____ Dataset
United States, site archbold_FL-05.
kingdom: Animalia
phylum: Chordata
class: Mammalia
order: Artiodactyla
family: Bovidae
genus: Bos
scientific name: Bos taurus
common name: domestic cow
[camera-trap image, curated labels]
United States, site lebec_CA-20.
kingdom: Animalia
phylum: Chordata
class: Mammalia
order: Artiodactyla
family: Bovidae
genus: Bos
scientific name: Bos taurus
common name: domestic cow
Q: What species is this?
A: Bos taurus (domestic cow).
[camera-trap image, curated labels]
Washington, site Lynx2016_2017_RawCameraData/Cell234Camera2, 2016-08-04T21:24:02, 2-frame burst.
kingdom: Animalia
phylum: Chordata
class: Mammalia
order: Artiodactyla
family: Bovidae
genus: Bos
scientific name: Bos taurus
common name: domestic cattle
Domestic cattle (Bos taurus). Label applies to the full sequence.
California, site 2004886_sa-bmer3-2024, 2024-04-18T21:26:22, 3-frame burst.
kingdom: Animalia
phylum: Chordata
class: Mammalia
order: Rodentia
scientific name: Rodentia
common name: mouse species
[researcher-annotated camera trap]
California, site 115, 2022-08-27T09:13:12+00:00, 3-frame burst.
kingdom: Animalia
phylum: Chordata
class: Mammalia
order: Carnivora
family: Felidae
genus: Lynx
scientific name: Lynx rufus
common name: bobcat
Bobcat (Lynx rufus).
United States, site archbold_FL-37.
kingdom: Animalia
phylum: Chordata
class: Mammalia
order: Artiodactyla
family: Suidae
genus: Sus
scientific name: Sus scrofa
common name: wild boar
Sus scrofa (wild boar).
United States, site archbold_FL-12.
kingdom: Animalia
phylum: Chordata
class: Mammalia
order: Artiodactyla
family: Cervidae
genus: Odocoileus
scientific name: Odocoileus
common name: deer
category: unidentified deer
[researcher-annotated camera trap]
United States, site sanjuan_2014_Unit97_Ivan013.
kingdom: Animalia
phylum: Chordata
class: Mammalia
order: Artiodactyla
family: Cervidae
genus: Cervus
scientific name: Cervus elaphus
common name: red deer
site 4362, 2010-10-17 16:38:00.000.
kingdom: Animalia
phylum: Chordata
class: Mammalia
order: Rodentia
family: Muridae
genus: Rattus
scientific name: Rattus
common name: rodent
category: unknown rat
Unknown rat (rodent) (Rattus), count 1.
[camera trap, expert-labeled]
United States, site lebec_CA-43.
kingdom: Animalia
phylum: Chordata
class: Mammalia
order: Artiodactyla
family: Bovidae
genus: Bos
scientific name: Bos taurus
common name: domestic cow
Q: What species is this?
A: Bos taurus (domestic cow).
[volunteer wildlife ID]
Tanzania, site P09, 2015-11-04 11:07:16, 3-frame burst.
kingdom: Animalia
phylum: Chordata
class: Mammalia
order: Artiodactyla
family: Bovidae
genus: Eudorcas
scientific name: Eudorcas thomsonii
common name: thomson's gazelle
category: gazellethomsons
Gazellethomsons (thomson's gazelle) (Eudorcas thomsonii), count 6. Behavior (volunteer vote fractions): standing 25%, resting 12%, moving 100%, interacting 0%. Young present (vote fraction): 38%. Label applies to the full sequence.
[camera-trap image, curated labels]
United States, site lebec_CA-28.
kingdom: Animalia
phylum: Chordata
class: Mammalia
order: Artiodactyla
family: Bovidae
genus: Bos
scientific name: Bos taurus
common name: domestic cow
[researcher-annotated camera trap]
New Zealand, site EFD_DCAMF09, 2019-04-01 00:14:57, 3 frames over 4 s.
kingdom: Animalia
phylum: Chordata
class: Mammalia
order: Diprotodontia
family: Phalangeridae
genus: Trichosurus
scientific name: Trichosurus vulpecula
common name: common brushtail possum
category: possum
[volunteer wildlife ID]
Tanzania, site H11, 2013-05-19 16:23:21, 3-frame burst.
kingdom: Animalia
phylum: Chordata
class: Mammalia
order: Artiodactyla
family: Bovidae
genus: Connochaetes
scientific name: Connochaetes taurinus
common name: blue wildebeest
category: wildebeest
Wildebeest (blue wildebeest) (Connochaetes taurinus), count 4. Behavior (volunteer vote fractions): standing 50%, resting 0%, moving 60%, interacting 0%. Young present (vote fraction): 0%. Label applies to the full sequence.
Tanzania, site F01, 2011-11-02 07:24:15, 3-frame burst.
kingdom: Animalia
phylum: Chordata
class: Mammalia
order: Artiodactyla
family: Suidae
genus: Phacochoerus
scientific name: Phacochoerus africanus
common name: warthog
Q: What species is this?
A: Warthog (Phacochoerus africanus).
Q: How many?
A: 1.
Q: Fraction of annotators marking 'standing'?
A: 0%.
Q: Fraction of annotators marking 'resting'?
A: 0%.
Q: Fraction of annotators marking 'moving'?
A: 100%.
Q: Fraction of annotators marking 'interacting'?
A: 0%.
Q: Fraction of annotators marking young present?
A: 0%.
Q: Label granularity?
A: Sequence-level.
________
Task directions:
The records above are to be set down again exactly as written.

Response box:
United States, site archbold_FL-05.
kingdom: Animalia
phylum: Chordata
class: Mammalia
order: Artiodactyla
family: Bovidae
genus: Bos
scientific name: Bos taurus
common name: domestic cow
[camera-trap image, curated labels]
United States, site lebec_CA-20.
kingdom: Animalia
phylum: Chordata
class: Mammalia
order: Artiodactyla
family: Bovidae
genus: Bos
scientific name: Bos taurus
common name: domestic cow
Q: What species is this?
A: Bos taurus (domestic cow).
[camera-trap image, curated labels]
Washington, site Lynx2016_2017_RawCameraData/Cell234Camera2, 2016-08-04T21:24:02, 2-frame burst.
kingdom: Animalia
phylum: Chordata
class: Mammalia
order: Artiodactyla
family: Bovidae
genus: Bos
scientific name: Bos taurus
common name: domestic cattle
Domestic cattle (Bos taurus). Label applies to the full sequence.
California, site 2004886_sa-bmer3-2024, 2024-04-18T21:26:22, 3-frame burst.
kingdom: Animalia
phylum: Chordata
class: Mammalia
order: Rodentia
scientific name: Rodentia
common name: mouse species
[researcher-annotated camera trap]
California, site 115, 2022-08-27T09:13:12+00:00, 3-frame burst.
kingdom: Animalia
phylum: Chordata
class: Mammalia
order: Carnivora
family: Felidae
genus: Lynx
scientific name: Lynx rufus
common name: bobcat
Bobcat (Lynx rufus).
United States, site archbold_FL-37.
kingdom: Animalia
phylum: Chordata
class: Mammalia
order: Artiodactyla
family: Suidae
genus: Sus
scientific name: Sus scrofa
common name: wild boar
Sus scrofa (wild boar).
United States, site archbold_FL-12.
kingdom: Animalia
phylum: Chordata
class: Mammalia
order: Artiodactyla
family: Cervidae
genus: Odocoileus
scientific name: Odocoileus
common name: deer
category: unidentified deer
[researcher-annotated camera trap]
United States, site sanjuan_2014_Unit97_Ivan013.
kingdom: Animalia
phylum: Chordata
class: Mammalia
order: Artiodactyla
family: Cervidae
genus: Cervus
scientific name: Cervus elaphus
common name: red deer
site 4362, 2010-10-17 16:38:00.000.
kingdom: Animalia
phylum: Chordata
class: Mammalia
order: Rodentia
family: Muridae
genus: Rattus
scientific name: Rattus
common name: rodent
category: unknown rat
Unknown rat (rodent) (Rattus), count 1.
[camera trap, expert-labeled]
United States, site lebec_CA-43.
kingdom: Animalia
phylum: Chordata
class: Mammalia
order: Artiodactyla
family: Bovidae
genus: Bos
scientific name: Bos taurus
common name: domestic cow
Q: What species is this?
A: Bos taurus (domestic cow).
[volunteer wildlife ID]
Tanzania, site P09, 2015-11-04 11:07:16, 3-frame burst.
kingdom: Animalia
phylum: Chordata
class: Mammalia
order: Artiodactyla
family: Bovidae
genus: Eudorcas
scientific name: Eudorcas thomsonii
common name: thomson's gazelle
category: gazellethomsons
Gazellethomsons (thomson's gazelle) (Eudorcas thomsonii), count 6. Behavior (volunteer vote fractions): standing 25%, resting 12%, moving 100%, interacting 0%. Young present (vote fraction): 38%. Label applies to the full sequence.
[camera-trap image, curated labels]
United States, site lebec_CA-28.
kingdom: Animalia
phylum: Chordata
class: Mammalia
order: Artiodactyla
family: Bovidae
genus: Bos
scientific name: Bos taurus
common name: domestic cow
[researcher-annotated camera trap]
New Zealand, site EFD_DCAMF09, 2019-04-01 00:14:57, 3 frames over 4 s.
kingdom: Animalia
phylum: Chordata
class: Mammalia
order: Diprotodontia
family: Phalangeridae
genus: Trichosurus
scientific name: Trichosurus vulpecula
common name: common brushtail possum
category: possum
[volunteer wildlife ID]
Tanzania, site H11, 2013-05-19 16:23:21, 3-frame burst.
kingdom: Animalia
phylum: Chordata
class: Mammalia
order: Artiodactyla
family: Bovidae
genus: Connochaetes
scientific name: Connochaetes taurinus
common name: blue wildebeest
category: wildebeest
Wildebeest (blue wildebeest) (Connochaetes taurinus), count 4. Behavior (volunteer vote fractions): standing 50%, resting 0%, moving 60%, interacting 0%. Young present (vote fraction): 0%. Label applies to the full sequence.
Tanzania, site F01, 2011-11-02 07:24:15, 3-frame burst.
kingdom: Animalia
phylum: Chordata
class: Mammalia
order: Artiodactyla
family: Suidae
genus: Phacochoerus
scientific name: Phacochoerus africanus
common name: warthog
Q: What species is this?
A: Warthog (Phacochoerus africanus).
Q: How many?
A: 1.
Q: Fraction of annotators marking 'standing'?
A: 0%.
Q: Fraction of annotators marking 'resting'?
A: 0%.
Q: Fraction of annotators marking 'moving'?
A: 100%.
Q: Fraction of annotators marking 'interacting'?
A: 0%.
Q: Fraction of annotators marking young present?
A: 0%.
Q: Label granularity?
A: Sequence-level.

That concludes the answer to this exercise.